NeuroBind: Towards Unified Multimodal Representations for Neural Signals
Fengyu Yang, Chao Feng, Daniel Wang, Tianye Wang, Ziyao Zeng, Zhiyang Xu, Hyoungseob Park, Pengliang Ji, Hanbin Zhao, Yuanning Li, Alex Wong
TL;DR
NeuroBind addresses the fragmentation of neural-signal analysis by unifying EEG, fMRI, calcium imaging, and spiking data into a shared embedding aligned with pre-trained vision-language models. It achieves this alignment using a frozen image encoder and neural encoders trained with a symmetric InfoNCE objective, enabling zero-shot and cross-modal tasks without retraining the visual component. The method enables cross-modal retrieval, zero-shot classification, zero-shot image reconstruction, and integration with Neuro-LLM, demonstrated across four diverse datasets with notable performance gains over baselines. This unified representation has the potential to advance neuroscience research, facilitate neuroprosthetics, and enhance AI systems by leveraging high-resource modalities. Overall, NeuroBind provides a scalable, modality-agnostic framework for interpreting and leveraging complex brain signals through vision-language priors.
Abstract
Understanding neural activity and information representation is crucial for advancing knowledge of brain function and cognition.
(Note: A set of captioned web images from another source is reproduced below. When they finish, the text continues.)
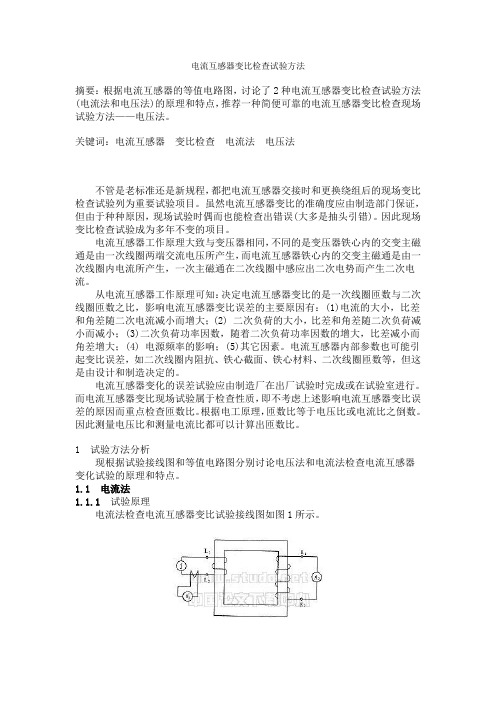 电流互感器变比检查试验方法
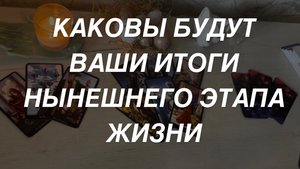 Таро расклад для мужчин. Итоги Вашего Нынешнего Жизненного Этапа 🙏☀️⚡️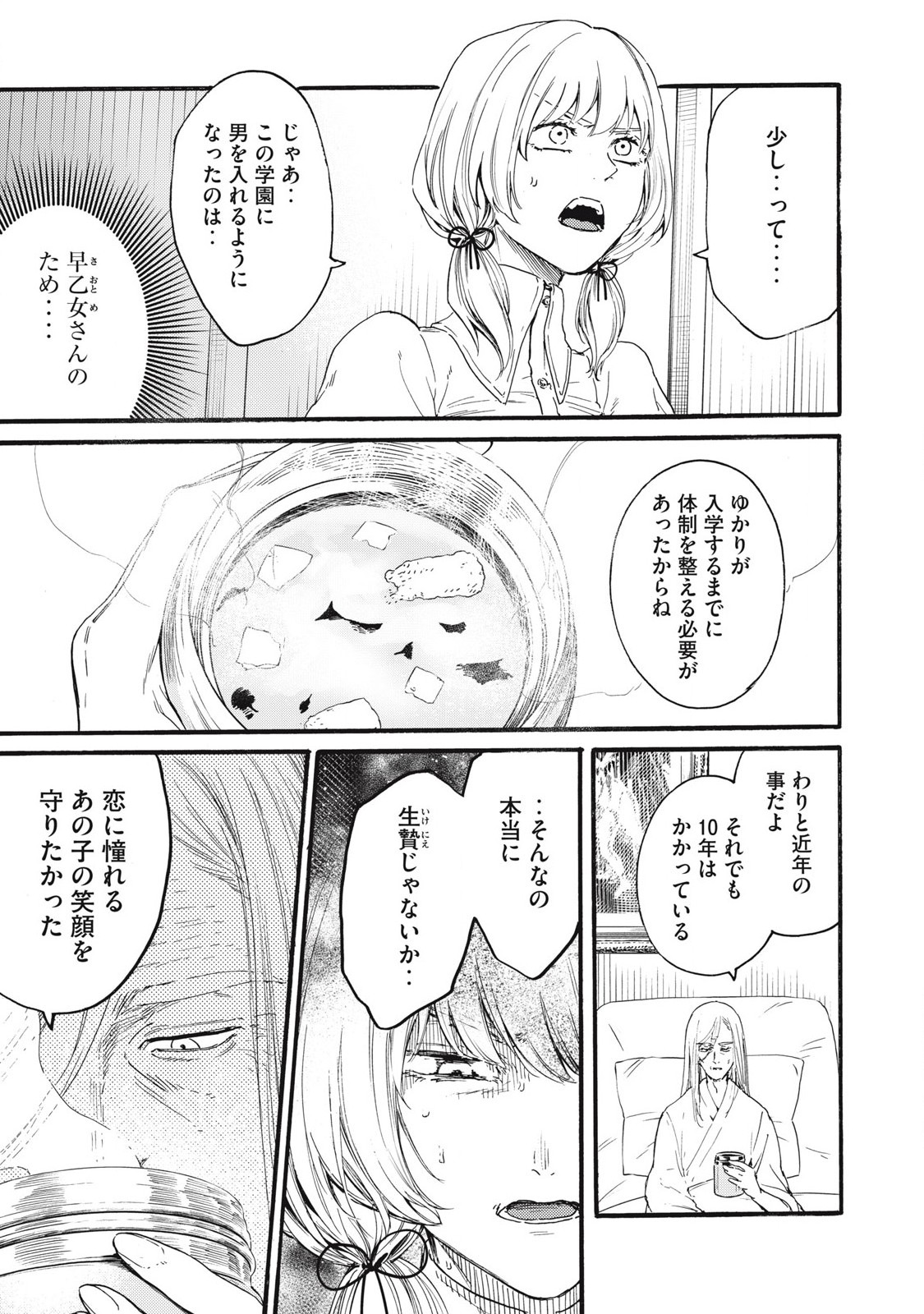Ore no Dankon Sacrifice Chapter 35 7ページ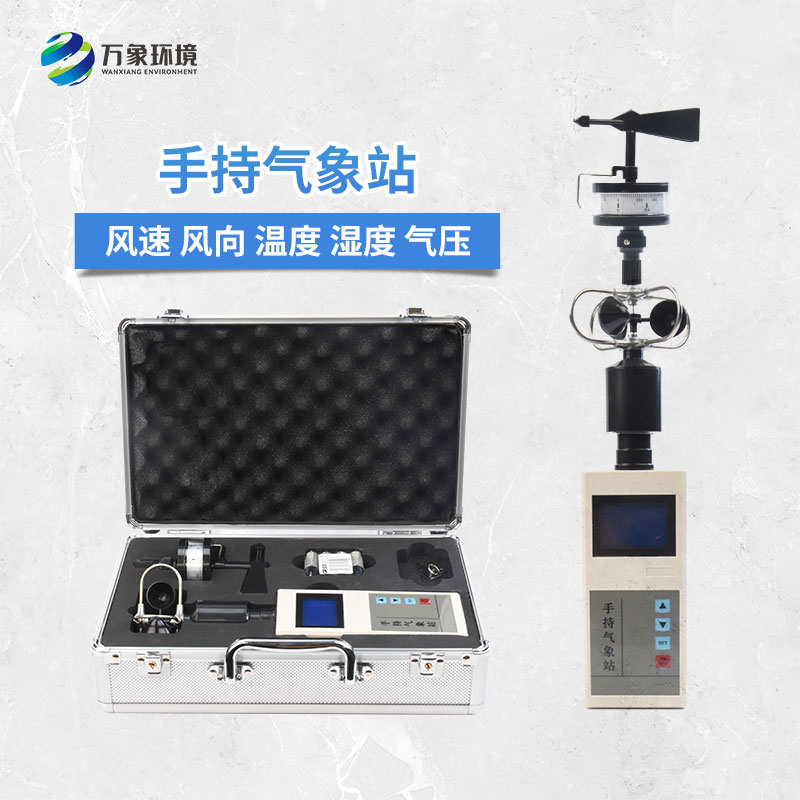 手持式微型氣象站：智能互聯(lián)，便捷生活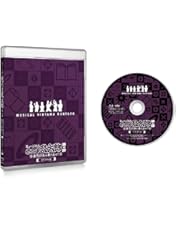 Amazon.co.jp: ミュージカル「忍たま乱太郎」第3弾~山賊砦に潜入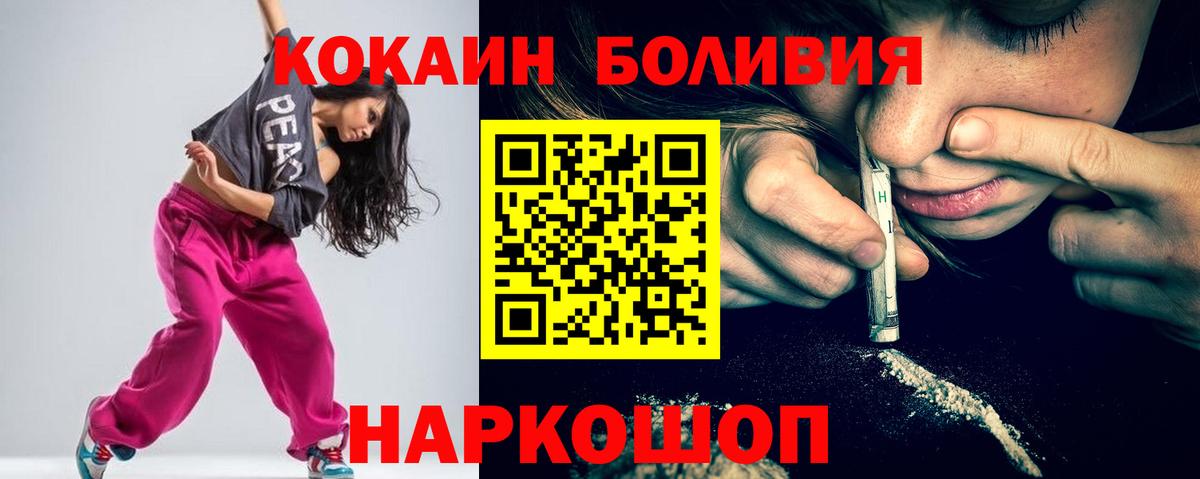 Чебоксары  COCAIN 98%  COCAIN 99%  Вход с VPN 
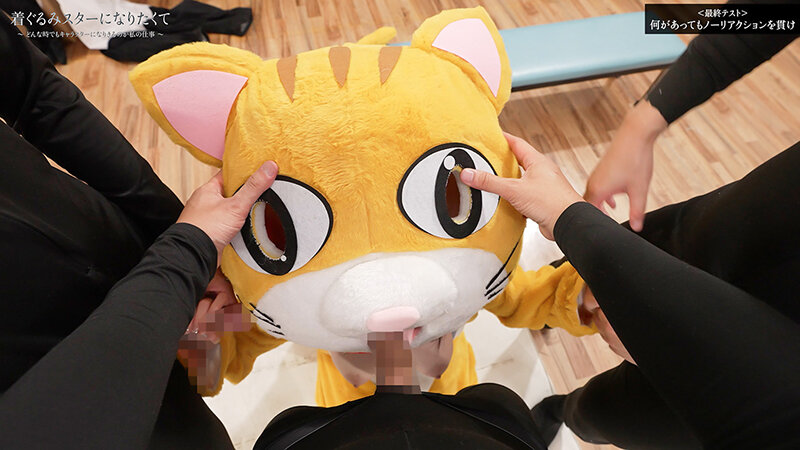 着ぐるみスターになりたくて どんなに突かれまくっても無反応を貫く中の人は爆乳美女だった 最終試験 小坂ひまり サンプル 2
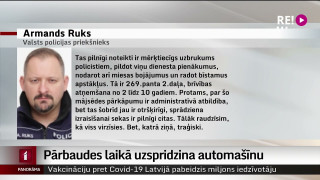 Pārbaudes laikā uzspridzina automašīnu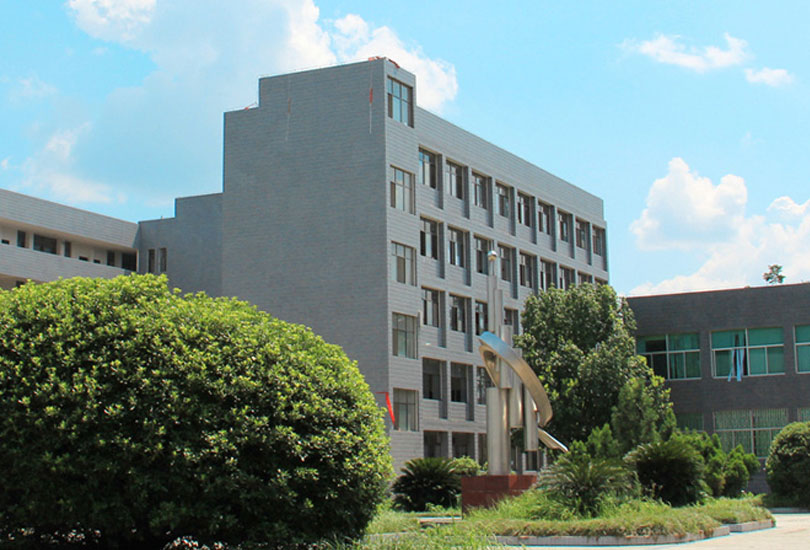 湘西雅思实验学校高中部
Neural activity, measured through techniques like electrophysiology and neuroimaging, reflects various aspects of information processing. Recent advances in deep neural networks offer new approaches to analyzing these signals using pre-trained models. However, challenges arise due to discrepancies between different neural signal modalities and the limited scale of high-quality neural data. To address these challenges, we present NeuroBind, a general representation that unifies multiple brain signal types, including EEG, fMRI, calcium imaging, and spiking data. To achieve this, we align neural signals in these image-paired neural datasets to pre-trained vision-language embeddings. Neurobind is the first model that studies different neural modalities interconnectedly and is able to leverage high-resource modality models for various neuroscience tasks. We also showed that by combining information from different neural signal modalities, NeuroBind enhances downstream performance, demonstrating the effectiveness of the complementary strengths of different neural modalities. As a result, we can leverage multiple types of neural signals mapped to the same space to improve downstream tasks, and demonstrate the complementary strengths of different neural modalities. This approach holds significant potential for advancing neuroscience research, improving AI systems, and developing neuroprosthetics and brain-computer interfaces.